#### The problem
Return the forum thread below about lodge fundraising and charity work in full, word for word.

#### Extract to read
# Fundraising/charity/good deeds



## Benjamin Baxter (Oct 11, 2014)

I was asked by the Worshipful Master to be on the fundraising/ charity  committee.... He wanted me to research a few things and present them to the lodge at stated.  Every thing I brought to the table had negative replies from more than one person. It was very frustrating, to have put time and effort into something so easily shit down by the masses.  We didn't get into masonry to find ways to talk us out of helping the community, we did it to help the community in more than just donating about 100o dollars a year to various things.  How do you handle such things if you came up against them?


----------



## AaronSawyer (Oct 11, 2014)

Haha, I think you mean "shot down." Some brothers, and maybe it is the fault of a lot of things, are just naturally inclined to be dismissive of ideas.  What kind of ideas did you have for charity?


----------



## pointwithinacircle2 (Oct 12, 2014)

Forgive me for saying it, but it sounds like you are making the oldest mistake in the book.  Being retired, I attend three different Lodges every month.  Every month I see a Mason stand up in one of these Lodges and propose some wonderful idea that the other Brothers immediately shoot down.  The trick to making an effective proposal in Lodge is to solicit support before you announce publicly.   In my Lodge there are three Brothers who control what everyone else in Lodge thinks.  I do not make ANY suggestion in Lodge without asking these three Brothers for their support first.  I learned this the hard way.


----------



## JJones (Oct 12, 2014)

Get Dale Carnegie's "How To Win Friends and Influence People", it should be on every man's bookshelf IMO, especially if they find themselves in leadership positions like yourself.

I agree with Pointwithinacircle, it's always good to get support before suggesting anything.  A great way of getting support is by leading other people to think it's their idea (people love their own ideas).  I didn't make may proposals or motions while I was in the East because of these two guidelines but I was able to accomplish everything I set out to do with little trouble.


----------



## Morris (Oct 13, 2014)

#### Data entries
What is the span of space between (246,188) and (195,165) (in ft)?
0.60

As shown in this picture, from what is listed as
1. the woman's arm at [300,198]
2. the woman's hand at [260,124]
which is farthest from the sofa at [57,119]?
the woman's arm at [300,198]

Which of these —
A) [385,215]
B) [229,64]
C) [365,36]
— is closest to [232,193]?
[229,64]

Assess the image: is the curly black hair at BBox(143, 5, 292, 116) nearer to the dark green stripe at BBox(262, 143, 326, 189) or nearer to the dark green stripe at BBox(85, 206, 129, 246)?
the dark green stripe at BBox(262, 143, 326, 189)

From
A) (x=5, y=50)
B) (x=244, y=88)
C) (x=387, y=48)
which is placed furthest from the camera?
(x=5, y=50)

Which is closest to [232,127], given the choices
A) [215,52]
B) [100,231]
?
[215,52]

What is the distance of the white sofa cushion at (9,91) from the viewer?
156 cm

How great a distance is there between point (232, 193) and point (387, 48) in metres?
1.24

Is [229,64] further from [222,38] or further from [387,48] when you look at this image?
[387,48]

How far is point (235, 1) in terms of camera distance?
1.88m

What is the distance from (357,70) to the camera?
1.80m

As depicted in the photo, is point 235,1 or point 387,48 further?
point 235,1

==

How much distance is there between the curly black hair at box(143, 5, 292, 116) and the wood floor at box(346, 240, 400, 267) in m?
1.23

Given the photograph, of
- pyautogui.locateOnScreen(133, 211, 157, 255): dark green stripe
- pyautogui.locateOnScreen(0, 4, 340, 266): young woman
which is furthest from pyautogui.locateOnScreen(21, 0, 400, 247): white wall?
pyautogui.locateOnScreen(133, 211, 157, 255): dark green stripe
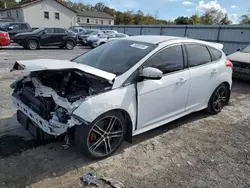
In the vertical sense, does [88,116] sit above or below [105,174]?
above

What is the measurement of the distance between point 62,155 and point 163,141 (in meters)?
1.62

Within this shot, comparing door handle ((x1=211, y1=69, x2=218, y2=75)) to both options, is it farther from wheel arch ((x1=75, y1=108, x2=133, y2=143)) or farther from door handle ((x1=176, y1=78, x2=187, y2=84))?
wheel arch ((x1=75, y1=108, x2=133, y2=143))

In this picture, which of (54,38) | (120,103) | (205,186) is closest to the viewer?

#### Output of the task
# Fundraising/charity/good deeds



## Benjamin Baxter (Oct 11, 2014)

I was asked by the Worshipful Master to be on the fundraising/ charity  committee.... He wanted me to research a few things and present them to the lodge at stated.  Every thing I brought to the table had negative replies from more than one person. It was very frustrating, to have put time and effort into something so easily shit down by the masses.  We didn't get into masonry to find ways to talk us out of helping the community, we did it to help the community in more than just donating about 100o dollars a year to various things.  How do you handle such things if you came up against them?


----------



## AaronSawyer (Oct 11, 2014)

Haha, I think you mean "shot down." Some brothers, and maybe it is the fault of a lot of things, are just naturally inclined to be dismissive of ideas.  What kind of ideas did you have for charity?


----------



## pointwithinacircle2 (Oct 12, 2014)

Forgive me for saying it, but it sounds like you are making the oldest mistake in the book.  Being retired, I attend three different Lodges every month.  Every month I see a Mason stand up in one of these Lodges and propose some wonderful idea that the other Brothers immediately shoot down.  The trick to making an effective proposal in Lodge is to solicit support before you announce publicly.   In my Lodge there are three Brothers who control what everyone else in Lodge thinks.  I do not make ANY suggestion in Lodge without asking these three Brothers for their support first.  I learned this the hard way.


----------



## JJones (Oct 12, 2014)

Get Dale Carnegie's "How To Win Friends and Influence People", it should be on every man's bookshelf IMO, especially if they find themselves in leadership positions like yourself.

I agree with Pointwithinacircle, it's always good to get support before suggesting anything.  A great way of getting support is by leading other people to think it's their idea (people love their own ideas).  I didn't make may proposals or motions while I was in the East because of these two guidelines but I was able to accomplish everything I set out to do with little trouble.


----------



## Morris (Oct 13, 2014)